The weather underground

Bruce LaBruce’s The Misandrists, Radiohead, Larry David, Daniel O’Sullivan, OK LÀ.


From The Misandrists

The Misandrists (2018), dir. Bruce LaBruce (Cartilage Films)

Girls are coming out of the woods,

wrapped in cloaks and hoods,

carrying iron bars and candles

and a multitude of scars, collected

on acres of premature grass and city

buses, in temples and bars. Girls

are coming out of the woods

with panties tied around their lips,

making such a noise, it’s impossible

to hear. Is the world speaking too?

Excerpt, Girls Are Coming Out of the Woods – Tishani Doshi

OK LÀ – Parking by Human Playground / Ana Tapia Rousiouk / Byron Westbrook / Bruce McLure / Kara-Lis Coverdale – July 14, 2018 – Stationnement Éthel, Verdun

Visionary thinkers like Chris Petit, Marc Augé and JG Ballard all meditated notably on non-places — airport waiting lounges, yawning strip malls, corporate business parks, empty parking garages — as the only authentic landscapes proper to the 21st century. “Our towns,” wrote Augé, “have been turning into museums (restored, exposed and floodlit monuments, listed areas, pedestrian precincts) while at the same time bypasses, motorways, high-speed trains and one-way systems have made it unnecessary for us to linger in them.” These radically banal spaces act as contemporary temples of alienation and loneliness, soundtracked by the constant drone of motors and air-conditioners, mapped and catalogued by indifferent Google street-view panoptics — mediocre civilization’s mechanics and technics. Ours is a boring dystopia characterized most appropriately by the intermittent colonization of supermodernity’s mass-vacancies.

Daniel O’Sullivan, “Return the Heart,” The Physic Garden (EMI Production Music)

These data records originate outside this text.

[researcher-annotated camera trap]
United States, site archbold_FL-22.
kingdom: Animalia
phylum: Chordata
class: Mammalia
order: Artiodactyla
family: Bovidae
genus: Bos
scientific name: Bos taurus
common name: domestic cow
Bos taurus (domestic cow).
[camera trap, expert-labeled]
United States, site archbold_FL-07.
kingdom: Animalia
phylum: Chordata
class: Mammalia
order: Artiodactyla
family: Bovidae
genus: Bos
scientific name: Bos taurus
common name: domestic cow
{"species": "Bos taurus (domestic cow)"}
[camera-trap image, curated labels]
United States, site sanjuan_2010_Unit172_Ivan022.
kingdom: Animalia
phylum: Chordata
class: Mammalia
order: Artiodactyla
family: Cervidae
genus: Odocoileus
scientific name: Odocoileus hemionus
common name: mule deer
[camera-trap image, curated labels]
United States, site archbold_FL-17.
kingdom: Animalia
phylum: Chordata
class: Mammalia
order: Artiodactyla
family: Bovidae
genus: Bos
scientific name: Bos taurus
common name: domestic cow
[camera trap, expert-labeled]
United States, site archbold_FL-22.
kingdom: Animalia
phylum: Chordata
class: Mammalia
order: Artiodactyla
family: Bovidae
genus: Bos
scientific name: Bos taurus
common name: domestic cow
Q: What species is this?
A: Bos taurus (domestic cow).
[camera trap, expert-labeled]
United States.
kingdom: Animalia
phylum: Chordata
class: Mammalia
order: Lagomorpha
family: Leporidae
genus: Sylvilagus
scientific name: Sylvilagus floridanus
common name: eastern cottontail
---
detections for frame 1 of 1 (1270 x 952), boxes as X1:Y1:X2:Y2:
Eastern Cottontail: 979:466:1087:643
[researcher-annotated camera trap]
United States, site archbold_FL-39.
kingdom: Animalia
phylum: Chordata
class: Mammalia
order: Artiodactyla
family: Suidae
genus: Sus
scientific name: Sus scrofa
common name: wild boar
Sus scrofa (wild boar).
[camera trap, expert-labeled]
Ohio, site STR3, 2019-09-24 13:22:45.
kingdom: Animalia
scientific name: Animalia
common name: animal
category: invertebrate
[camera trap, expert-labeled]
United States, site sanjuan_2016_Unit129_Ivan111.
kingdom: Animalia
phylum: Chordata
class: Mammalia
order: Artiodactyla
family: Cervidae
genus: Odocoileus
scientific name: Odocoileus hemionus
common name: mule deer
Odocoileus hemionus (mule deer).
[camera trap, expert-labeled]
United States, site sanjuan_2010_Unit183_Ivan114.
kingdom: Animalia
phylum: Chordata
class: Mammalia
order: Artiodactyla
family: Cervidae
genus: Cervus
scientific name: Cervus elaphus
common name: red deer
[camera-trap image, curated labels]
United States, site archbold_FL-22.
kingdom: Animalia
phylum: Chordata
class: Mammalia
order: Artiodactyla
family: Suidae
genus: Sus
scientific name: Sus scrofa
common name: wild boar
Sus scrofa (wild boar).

The average rainfall for the month of July in Montreal is 70mm. By the end of July 2018, we’d received only 13.5mm of precipitation, most of it concentrated in short bursts that aren’t enough to keep much of the grass alive in the city’s parks. Also this Month, Montreal recorded the highest temperature on record — not just beating a daily record, but setting a new all-time high for the city: 36.6°C. Most of the flowers I planted in my own garden have died, scorched by successive heat waves, and insufficiently nourished by my attempts at watering. The raspberry bush produced only one plump berry, which a neighbourhood squirrel promptly ate. The biggest crime perpetrated on the public was advancing the notion that talking about the weather is boring. We’re going to be talking about it a lot more often.

Larry David, “The Most Important Meal of the Day,” New York Times, July 23, 2018

A Republican state representative in Georgia, Jason Spencer, resigned on July 25 after he was featured mocking Asian tourists, yelling racial epithets and baring his buttocks on Sacha Baron Cohen’s Showtime series Who Is America? And nobody reveals the inner workings of petty stupidity like Curb Your Enthusiasm creator Larry David, whose Woody Allen-esque op-ed in the New York Times last month provided some much-needed comic relief. It is encouraging to see satire have an impact in the real world at a time when the American administration seems all but impervious to ridicule. Keep exposing these dangerous fools for what they are.

Radiohead, Bell Centre, July 17, 2018

In February, I bought a piano in an attempt to recapture the musical practice that I abandoned during my youth. It might have been a mid-life crisis thing. Some people buy fast cars. Others try extreme sports. I bought a Steinway. When it arrived, I immediately attempted to remember every song I’d learnt as a kid: I could still hammer out reasonable renditions of “Watermark” by Enya, Pink Floyd’s “Nobody Home,” a few elementary Schumann etudes. But what I really wanted to learn was “Pyramid Song” by Radiohead. There is something so melancholically beautiful about Thom Yorke’s piano part, and it always sounded easy enough to pick up by ear. I sat down at the keyboard and within minutes figured out the first few chords, pleased with myself until I realized that I had no clue as to the song’s time signature.

I turned to the internet for answers, imagining that a quick query would lead to some forum that would explain in straightforward terms how to play the tune. I was wrong. Oh, I found the forums alright. But there was much feverish debate about the song’s genuine timing and structure. Some people believed that it was written in 4/4 time; some thought it was something more complex — like 3+3+2. (No 2+2=5, however.) I patiently watched a string of videos purporting to unlock the “Pyramid Song” puzzle. None of them seemed quite right, though. So I went back to the recording. When the drums kick in, it’s clear to me that it is in fact in 16/8 time. But I have no idea how Yorke can nonchalantly execute such a non-standard, syncopated rhythm without the aid of those drums. Of course, the band played it flawlessly at the Bell Centre in their second of two Montreal performances, leaving the capacity crowd — myself included — in teary-eyed wonder. Practice makes perfect, and I need plenty more of it.